The United States delivered a one-two punch to China on Thursday, with a Pentagon report detailing Beijing's missile and military buildup near Taiwan and a strongly worded Senate resolution condemning China's recent human rights record.

The two moves are the latest evidence of the rift between Washington and Beijing that has been growing in the eight months since President Clinton visited China in a summit that had appeared to herald a new era in U.S.-Sino relations.

Instead, Beijing's increasing military presence in the South China Sea, its alleged use of U.S. satellite technology for military purposes, its recent crackdown on political dissidents and its $60 billion annual trade surplus with the United States are dominating the stage as Secretary of State Madeleine Albright leaves Friday for a two-day visit to Beijing. Chinese Premier Zhu Rongji is expected to visit Washington in April.

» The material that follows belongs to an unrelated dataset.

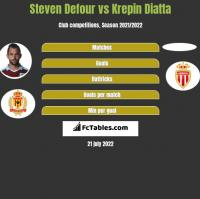 Steven Defour vs Krepin Diatta h2h player stats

The 27-page Pentagon report, a sanitized version of a classified report sent to Congress earlier in the week, warns that China's short-range ballistic-missile force "is expected to grow substantially" in the next several years. The report said China is likely to introduce long-range, land-attack cruise missiles as part of a sweeping modernization of its military.

In a separate move Thursday, the Senate condemned China's human rights policy in a resolution approved by all 99 members present. Next week, the House of Representatives is expected to support the resolution, which is a nonbinding expression of congressional opinion and does not have the force of law.

The resolution accuses China of "widespread and well-documented human rights abuses in China and Tibet and coercive implementation of family planning policies and the sale of human organs taken from executed prisoners."

Clinton will not decide whether to push such a resolution, which China has bitterly fought in the past, until after Albright's meetings with Chinese President Jiang Zemin and other leaders Monday and Tuesday, according to another senior administration official.